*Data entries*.
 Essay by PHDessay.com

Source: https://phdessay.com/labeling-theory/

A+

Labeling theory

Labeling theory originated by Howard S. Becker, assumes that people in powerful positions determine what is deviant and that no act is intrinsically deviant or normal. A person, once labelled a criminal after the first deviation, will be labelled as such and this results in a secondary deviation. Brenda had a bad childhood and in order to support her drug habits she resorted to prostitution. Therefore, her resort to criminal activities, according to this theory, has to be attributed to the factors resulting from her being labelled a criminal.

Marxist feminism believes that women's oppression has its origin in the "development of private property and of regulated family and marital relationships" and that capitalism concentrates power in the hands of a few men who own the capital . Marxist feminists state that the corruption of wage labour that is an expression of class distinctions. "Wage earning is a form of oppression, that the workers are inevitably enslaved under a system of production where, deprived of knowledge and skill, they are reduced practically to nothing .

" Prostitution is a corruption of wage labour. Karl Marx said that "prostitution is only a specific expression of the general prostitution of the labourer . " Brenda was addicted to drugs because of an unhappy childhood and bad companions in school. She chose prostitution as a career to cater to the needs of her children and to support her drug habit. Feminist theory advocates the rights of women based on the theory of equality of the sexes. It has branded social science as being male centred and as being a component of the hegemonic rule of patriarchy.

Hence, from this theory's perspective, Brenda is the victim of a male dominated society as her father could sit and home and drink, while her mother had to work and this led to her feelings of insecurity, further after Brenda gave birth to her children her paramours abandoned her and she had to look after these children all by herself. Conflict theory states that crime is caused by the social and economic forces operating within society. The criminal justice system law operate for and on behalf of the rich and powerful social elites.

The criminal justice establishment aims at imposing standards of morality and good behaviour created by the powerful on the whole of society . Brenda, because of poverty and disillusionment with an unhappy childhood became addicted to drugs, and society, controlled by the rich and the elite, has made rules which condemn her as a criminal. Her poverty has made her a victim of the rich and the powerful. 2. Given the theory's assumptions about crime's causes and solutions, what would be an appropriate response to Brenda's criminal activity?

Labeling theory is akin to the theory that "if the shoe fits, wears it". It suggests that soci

*Description of the task*. I'd like an exact copy of the lines above, from the very first one through the line that contains "Marxist feminism believes", with nothing else added.

*Exercise response*.
 Essay by PHDessay.com

Source: https://phdessay.com/labeling-theory/

A+

Labeling theory

Labeling theory originated by Howard S. Becker, assumes that people in powerful positions determine what is deviant and that no act is intrinsically deviant or normal. A person, once labelled a criminal after the first deviation, will be labelled as such and this results in a secondary deviation. Brenda had a bad childhood and in order to support her drug habits she resorted to prostitution. Therefore, her resort to criminal activities, according to this theory, has to be attributed to the factors resulting from her being labelled a criminal.

Marxist feminism believes that women's oppression has its origin in the "development of private property and of regulated family and marital relationships" and that capitalism concentrates power in the hands of a few men who own the capital . Marxist feminists state that the corruption of wage labour that is an expression of class distinctions. "Wage earning is a form of oppression, that the workers are inevitably enslaved under a system of production where, deprived of knowledge and skill, they are reduced practically to nothing .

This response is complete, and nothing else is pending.